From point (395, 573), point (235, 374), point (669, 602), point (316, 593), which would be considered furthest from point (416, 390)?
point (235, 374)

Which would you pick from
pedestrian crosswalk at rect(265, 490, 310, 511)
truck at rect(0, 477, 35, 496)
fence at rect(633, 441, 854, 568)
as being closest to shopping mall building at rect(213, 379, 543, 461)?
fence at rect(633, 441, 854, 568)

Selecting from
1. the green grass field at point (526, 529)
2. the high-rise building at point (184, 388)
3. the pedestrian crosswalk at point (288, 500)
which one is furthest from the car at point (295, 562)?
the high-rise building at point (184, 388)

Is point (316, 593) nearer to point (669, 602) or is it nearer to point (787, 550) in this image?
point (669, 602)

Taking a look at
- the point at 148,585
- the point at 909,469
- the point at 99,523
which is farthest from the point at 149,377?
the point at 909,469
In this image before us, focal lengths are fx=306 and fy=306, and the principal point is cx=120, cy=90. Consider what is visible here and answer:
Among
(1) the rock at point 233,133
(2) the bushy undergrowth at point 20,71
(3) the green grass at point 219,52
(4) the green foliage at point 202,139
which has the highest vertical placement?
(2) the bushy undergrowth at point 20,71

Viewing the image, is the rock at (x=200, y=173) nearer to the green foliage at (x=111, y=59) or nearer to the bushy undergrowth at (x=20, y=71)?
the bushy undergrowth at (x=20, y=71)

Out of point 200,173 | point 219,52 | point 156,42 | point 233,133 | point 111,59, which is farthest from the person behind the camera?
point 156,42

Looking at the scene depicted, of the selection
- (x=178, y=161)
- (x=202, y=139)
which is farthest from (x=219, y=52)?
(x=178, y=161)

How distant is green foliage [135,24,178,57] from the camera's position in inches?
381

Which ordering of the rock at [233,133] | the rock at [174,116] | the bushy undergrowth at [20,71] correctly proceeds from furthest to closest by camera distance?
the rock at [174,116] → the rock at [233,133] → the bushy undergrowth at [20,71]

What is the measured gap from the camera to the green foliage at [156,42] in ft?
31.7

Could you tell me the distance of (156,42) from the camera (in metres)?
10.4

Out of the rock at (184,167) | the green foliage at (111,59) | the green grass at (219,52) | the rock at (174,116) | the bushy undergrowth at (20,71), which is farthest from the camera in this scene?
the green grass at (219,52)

◆ ◆ ◆ ◆ ◆ ◆ ◆

[TASK TO COMPLETE]
Could you rewrite the listing above as a numbered list, leaving out the blank lines?

[ANSWER IN FULL]
1. From point (395, 573), point (235, 374), point (669, 602), point (316, 593), which would be considered furthest from point (416, 390)?
2. point (235, 374)
3. Which would you pick from
4. pedestrian crosswalk at rect(265, 490, 310, 511)
5. truck at rect(0, 477, 35, 496)
6. fence at rect(633, 441, 854, 568)
7. as being closest to shopping mall building at rect(213, 379, 543, 461)?
8. fence at rect(633, 441, 854, 568)
9. Selecting from
10. 1. the green grass field at point (526, 529)
11. 2. the high-rise building at point (184, 388)
12. 3. the pedestrian crosswalk at point (288, 500)
13. which one is furthest from the car at point (295, 562)?
14. the high-rise building at point (184, 388)
15. Is point (316, 593) nearer to point (669, 602) or is it nearer to point (787, 550) in this image?
16. point (669, 602)
17. Taking a look at
18. - the point at 148,585
19. - the point at 909,469
20. - the point at 99,523
21. which is farthest from the point at 149,377?
22. the point at 909,469
23. In this image before us, focal lengths are fx=306 and fy=306, and the principal point is cx=120, cy=90. Consider what is visible here and answer:
24. Among
25. (1) the rock at point 233,133
26. (2) the bushy undergrowth at point 20,71
27. (3) the green grass at point 219,52
28. (4) the green foliage at point 202,139
29. which has the highest vertical placement?
30. (2) the bushy undergrowth at point 20,71
31. Viewing the image, is the rock at (x=200, y=173) nearer to the green foliage at (x=111, y=59) or nearer to the bushy undergrowth at (x=20, y=71)?
32. the bushy undergrowth at (x=20, y=71)
33. Out of point 200,173 | point 219,52 | point 156,42 | point 233,133 | point 111,59, which is farthest from the person behind the camera?
34. point 156,42
35. Looking at the scene depicted, of the selection
36. - (x=178, y=161)
37. - (x=202, y=139)
38. which is farthest from (x=219, y=52)?
39. (x=178, y=161)
40. How distant is green foliage [135,24,178,57] from the camera's position in inches?
41. 381
42. Which ordering of the rock at [233,133] | the rock at [174,116] | the bushy undergrowth at [20,71] correctly proceeds from furthest to closest by camera distance?
43. the rock at [174,116] → the rock at [233,133] → the bushy undergrowth at [20,71]
44. What is the measured gap from the camera to the green foliage at [156,42] in ft?
45. 31.7
46. Could you tell me the distance of (156,42) from the camera (in metres)?
47. 10.4
48. Out of the rock at (184,167) | the green foliage at (111,59) | the green grass at (219,52) | the rock at (174,116) | the bushy undergrowth at (20,71), which is farthest from the camera in this scene?
49. the green grass at (219,52)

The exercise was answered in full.